Saturday, January 12, 2008

Greener Pastures


The Garden Rant blog has a post about a recent article on Michael Pollan, and his desire to move beyond writing about food. The Omnivore's Dilemma has been a runaway success and articles in the New York Times Magazine, House and Garden and other publications have made him into something of a guru of the "real food" movement.

But Pollan wants to move on. His next project is a feature on orchid sex for National Geographic.

I first discovered him by reading his wonderful, erudite and sumptuous prose in his book The Botany of Desire, which takes four different plants (the apple, the tulip, the potato, and cannabis) and examines what the plants have done in their evolution to get humans to do their bidding. In other words, these plants, according to Pollan, have developed qualities appealing or useful to humans in order to persuade humans to do things to further the plants' ability to evolve and survive and flourish. A fascinating conceit which occurred to Pollan when he was laboring over the panting of Russian fingerling potatoes (and in that event one can surmise the real food obsession that would be Pollan's road to best seller status). This delightful book is well worth seeking out.
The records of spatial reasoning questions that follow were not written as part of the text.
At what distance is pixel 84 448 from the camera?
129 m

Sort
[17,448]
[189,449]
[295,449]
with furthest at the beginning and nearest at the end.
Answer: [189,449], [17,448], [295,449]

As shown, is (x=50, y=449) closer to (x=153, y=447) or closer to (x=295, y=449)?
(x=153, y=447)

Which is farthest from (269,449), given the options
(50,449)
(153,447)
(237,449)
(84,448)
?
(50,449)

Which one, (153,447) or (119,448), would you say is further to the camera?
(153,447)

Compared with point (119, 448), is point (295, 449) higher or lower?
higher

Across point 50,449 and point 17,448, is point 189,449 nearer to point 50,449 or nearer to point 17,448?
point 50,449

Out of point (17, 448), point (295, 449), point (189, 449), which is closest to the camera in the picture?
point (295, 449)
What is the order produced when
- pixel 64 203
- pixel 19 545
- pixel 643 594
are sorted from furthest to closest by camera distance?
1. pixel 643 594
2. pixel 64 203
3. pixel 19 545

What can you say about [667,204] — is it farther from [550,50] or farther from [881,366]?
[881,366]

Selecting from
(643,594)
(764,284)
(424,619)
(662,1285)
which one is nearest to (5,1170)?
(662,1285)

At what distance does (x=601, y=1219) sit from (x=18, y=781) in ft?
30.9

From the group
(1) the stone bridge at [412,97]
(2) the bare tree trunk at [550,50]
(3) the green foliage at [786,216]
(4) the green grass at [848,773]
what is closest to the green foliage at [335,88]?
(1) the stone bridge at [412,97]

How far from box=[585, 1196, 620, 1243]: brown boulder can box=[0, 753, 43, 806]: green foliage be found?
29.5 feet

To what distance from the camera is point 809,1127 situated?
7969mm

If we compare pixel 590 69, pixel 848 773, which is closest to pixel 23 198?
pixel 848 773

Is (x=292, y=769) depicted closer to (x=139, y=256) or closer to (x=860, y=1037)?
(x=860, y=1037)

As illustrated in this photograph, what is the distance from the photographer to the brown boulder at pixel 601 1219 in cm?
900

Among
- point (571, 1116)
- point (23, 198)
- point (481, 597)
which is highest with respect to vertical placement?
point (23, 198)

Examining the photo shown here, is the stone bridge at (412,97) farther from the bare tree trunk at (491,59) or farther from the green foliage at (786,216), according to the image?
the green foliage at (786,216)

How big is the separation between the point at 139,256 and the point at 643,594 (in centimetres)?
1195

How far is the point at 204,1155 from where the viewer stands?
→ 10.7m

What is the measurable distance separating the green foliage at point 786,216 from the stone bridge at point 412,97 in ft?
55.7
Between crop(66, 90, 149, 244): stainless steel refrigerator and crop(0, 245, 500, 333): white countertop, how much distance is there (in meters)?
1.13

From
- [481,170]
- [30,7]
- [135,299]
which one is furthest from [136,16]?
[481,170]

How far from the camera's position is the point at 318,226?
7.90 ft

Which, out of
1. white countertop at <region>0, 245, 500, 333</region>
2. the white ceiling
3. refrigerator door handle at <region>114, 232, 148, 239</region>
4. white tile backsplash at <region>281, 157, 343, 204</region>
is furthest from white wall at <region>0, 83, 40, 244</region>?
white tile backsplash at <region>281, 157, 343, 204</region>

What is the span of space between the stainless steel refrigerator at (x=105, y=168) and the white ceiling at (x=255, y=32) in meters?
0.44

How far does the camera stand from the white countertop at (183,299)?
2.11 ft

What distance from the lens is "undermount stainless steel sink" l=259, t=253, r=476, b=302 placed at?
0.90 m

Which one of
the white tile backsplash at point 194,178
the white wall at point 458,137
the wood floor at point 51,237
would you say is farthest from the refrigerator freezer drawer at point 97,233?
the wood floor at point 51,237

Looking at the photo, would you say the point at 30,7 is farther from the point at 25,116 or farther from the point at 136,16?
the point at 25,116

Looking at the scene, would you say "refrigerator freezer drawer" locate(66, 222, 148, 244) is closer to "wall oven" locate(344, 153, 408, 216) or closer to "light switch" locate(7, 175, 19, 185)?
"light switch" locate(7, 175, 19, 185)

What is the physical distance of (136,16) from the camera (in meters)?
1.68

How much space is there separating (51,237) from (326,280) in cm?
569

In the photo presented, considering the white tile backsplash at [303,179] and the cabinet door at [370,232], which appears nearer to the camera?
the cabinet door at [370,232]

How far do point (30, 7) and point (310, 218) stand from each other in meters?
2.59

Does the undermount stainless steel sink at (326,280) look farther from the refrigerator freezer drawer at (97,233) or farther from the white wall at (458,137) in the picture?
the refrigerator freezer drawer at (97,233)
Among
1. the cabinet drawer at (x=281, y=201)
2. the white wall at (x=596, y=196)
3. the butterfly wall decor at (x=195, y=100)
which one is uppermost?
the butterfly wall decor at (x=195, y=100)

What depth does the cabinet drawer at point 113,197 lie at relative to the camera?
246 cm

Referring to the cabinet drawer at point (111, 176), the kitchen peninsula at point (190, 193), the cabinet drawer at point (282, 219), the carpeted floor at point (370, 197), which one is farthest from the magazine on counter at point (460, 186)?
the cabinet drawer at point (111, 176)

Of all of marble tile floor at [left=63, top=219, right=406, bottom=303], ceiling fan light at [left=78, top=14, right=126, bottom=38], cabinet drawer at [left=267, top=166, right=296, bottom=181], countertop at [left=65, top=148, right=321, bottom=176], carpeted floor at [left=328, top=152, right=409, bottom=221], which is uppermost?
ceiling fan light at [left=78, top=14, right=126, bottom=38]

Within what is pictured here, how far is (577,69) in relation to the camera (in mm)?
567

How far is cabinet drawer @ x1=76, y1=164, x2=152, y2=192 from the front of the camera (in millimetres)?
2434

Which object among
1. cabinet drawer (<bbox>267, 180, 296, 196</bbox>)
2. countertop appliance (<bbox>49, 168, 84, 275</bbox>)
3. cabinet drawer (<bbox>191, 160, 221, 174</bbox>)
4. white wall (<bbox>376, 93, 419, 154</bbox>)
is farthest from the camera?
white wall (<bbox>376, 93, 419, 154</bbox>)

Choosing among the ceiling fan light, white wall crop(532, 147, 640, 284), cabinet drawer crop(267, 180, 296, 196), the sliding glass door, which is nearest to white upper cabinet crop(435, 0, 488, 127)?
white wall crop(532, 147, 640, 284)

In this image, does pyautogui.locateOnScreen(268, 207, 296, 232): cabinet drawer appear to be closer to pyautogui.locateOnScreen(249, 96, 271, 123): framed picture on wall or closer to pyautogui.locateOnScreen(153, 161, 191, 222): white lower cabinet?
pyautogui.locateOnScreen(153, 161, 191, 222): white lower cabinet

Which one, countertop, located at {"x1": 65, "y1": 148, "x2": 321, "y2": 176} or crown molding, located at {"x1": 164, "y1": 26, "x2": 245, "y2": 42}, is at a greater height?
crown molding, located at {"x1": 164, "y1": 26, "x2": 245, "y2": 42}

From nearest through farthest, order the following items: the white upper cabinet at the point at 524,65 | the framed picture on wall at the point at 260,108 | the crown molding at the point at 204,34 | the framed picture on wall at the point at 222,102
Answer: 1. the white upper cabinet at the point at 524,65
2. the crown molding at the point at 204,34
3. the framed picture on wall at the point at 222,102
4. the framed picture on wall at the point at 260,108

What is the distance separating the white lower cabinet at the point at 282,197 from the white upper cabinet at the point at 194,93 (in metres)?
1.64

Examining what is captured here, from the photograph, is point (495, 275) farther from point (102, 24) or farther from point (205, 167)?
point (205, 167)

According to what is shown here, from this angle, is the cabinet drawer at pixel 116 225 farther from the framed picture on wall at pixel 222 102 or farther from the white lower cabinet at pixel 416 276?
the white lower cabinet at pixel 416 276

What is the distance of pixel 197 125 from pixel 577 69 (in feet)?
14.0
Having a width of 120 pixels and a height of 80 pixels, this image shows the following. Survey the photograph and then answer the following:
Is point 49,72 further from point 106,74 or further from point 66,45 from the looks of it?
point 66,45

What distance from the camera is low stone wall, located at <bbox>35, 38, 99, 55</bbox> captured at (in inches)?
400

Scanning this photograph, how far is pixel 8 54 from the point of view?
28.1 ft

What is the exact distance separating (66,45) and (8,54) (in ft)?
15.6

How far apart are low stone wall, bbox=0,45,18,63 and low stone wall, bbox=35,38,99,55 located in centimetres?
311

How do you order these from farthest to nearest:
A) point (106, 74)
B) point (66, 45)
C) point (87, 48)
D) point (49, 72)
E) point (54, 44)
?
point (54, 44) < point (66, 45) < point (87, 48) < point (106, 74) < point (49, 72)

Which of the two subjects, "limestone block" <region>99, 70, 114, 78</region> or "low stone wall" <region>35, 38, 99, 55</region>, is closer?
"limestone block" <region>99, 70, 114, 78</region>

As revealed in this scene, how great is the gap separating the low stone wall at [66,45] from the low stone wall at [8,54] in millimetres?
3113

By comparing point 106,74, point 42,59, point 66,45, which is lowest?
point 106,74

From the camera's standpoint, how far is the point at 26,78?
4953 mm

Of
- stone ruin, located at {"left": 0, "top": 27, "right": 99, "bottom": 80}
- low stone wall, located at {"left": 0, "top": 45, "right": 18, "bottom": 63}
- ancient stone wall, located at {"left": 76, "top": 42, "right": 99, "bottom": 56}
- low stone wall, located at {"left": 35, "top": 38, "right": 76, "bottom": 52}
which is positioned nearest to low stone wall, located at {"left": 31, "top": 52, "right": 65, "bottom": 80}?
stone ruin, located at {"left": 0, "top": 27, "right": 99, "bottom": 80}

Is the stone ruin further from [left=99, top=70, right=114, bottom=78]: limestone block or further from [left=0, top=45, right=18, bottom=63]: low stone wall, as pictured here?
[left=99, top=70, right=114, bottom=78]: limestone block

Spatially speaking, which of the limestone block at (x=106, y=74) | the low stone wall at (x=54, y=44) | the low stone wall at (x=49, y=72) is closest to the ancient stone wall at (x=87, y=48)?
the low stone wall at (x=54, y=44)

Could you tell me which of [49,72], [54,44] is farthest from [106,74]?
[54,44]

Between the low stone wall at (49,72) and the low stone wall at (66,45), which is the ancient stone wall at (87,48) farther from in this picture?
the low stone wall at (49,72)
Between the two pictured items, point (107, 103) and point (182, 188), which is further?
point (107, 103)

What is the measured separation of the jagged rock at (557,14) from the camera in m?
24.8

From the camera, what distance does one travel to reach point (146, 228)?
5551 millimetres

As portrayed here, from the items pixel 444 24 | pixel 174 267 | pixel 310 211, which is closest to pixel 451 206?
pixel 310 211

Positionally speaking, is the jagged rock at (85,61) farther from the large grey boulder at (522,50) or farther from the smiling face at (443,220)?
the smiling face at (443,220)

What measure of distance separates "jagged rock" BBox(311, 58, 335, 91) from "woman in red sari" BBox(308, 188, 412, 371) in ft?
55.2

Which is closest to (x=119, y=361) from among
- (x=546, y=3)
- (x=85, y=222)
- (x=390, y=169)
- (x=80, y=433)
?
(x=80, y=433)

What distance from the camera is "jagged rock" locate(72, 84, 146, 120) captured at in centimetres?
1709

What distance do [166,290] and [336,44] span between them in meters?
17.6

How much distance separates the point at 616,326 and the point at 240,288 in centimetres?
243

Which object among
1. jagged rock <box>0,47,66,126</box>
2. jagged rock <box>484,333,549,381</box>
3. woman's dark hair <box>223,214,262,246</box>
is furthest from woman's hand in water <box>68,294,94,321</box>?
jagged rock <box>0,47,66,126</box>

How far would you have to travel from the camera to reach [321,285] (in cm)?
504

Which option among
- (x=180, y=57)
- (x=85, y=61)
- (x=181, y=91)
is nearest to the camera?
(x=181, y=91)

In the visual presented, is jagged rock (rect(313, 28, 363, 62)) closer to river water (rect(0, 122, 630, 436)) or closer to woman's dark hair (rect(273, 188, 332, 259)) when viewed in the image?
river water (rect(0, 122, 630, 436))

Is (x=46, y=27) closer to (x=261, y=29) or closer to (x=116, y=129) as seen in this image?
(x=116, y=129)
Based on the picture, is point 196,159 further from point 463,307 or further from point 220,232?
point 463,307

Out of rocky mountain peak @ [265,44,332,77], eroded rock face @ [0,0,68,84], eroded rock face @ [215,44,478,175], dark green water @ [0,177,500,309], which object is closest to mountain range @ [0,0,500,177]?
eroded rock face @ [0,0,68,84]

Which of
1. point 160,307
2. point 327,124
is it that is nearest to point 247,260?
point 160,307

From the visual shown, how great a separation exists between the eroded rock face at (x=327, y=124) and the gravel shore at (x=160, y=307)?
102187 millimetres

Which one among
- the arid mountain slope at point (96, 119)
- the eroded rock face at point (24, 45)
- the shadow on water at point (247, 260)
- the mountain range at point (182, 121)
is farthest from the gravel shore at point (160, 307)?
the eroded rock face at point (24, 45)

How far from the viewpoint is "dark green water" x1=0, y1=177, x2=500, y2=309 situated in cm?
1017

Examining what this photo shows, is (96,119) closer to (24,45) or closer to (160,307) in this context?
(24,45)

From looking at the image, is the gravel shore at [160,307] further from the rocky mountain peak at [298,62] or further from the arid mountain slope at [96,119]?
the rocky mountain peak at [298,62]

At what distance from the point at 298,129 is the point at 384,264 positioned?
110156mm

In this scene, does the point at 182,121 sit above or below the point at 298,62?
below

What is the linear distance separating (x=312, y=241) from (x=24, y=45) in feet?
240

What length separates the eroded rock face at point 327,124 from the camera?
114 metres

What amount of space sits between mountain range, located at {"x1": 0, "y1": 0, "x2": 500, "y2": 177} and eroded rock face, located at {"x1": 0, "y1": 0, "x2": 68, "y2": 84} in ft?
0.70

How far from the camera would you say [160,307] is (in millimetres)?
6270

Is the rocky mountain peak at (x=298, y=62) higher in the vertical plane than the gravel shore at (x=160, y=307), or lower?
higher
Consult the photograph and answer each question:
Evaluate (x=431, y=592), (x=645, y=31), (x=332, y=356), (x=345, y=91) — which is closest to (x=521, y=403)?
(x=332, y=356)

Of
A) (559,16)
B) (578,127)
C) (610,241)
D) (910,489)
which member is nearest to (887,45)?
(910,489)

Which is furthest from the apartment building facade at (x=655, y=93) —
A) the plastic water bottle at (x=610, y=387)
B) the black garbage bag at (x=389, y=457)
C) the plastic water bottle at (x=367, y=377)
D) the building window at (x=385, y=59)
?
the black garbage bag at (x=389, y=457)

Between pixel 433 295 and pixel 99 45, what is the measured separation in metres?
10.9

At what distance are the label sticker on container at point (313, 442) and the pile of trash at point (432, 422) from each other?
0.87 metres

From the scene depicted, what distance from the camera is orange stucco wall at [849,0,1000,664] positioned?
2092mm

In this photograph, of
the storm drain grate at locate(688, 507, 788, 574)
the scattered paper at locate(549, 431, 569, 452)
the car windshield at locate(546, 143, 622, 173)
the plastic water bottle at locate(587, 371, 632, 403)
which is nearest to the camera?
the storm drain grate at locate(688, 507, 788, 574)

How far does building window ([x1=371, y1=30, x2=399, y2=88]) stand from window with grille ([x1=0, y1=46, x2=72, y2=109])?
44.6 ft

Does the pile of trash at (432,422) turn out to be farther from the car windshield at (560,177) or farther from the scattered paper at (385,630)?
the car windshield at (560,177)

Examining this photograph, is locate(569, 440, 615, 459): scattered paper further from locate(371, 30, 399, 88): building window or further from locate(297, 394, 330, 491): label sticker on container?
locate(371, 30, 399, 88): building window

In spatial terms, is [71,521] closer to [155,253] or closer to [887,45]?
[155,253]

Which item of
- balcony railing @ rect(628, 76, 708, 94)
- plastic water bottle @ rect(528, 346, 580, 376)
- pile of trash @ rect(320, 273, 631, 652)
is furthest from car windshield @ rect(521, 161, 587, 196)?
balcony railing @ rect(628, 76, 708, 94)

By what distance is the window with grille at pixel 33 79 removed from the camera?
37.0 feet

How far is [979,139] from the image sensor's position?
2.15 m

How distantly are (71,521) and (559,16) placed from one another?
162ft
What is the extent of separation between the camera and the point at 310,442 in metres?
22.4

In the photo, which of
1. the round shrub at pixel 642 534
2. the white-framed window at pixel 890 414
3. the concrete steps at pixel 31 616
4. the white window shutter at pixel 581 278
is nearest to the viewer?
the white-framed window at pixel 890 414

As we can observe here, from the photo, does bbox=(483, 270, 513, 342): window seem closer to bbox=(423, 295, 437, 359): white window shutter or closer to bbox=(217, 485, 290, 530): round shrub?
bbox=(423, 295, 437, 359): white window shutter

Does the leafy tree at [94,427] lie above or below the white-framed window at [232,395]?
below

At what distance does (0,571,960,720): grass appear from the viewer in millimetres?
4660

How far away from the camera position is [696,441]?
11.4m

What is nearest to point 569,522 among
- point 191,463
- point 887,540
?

I love Pollan's writing and am happy he will be writing about something besides food. Maybe other journalists will now raise the standard (which I believe originally meant carrying a flag into battle). The article mentioned above (from the San Francisco Chronicle) says that Rachel Carson was not trying to create the Clean Air Act when she wrote Silent Spring. But her writings on the dangers of pesticides and other pollutants did lead to just that, and to an entire environmental movement based upon the centrality of agriculture. People who have been counting on Pollan's research and engaging writing to carry the passion for real, healthy food forward into the 21st century need to find ways to maintain interest in this crucial subject. If we can't learn (or, perhaps, re-learn) to feed ourselves properly, we won't survive to do anything else.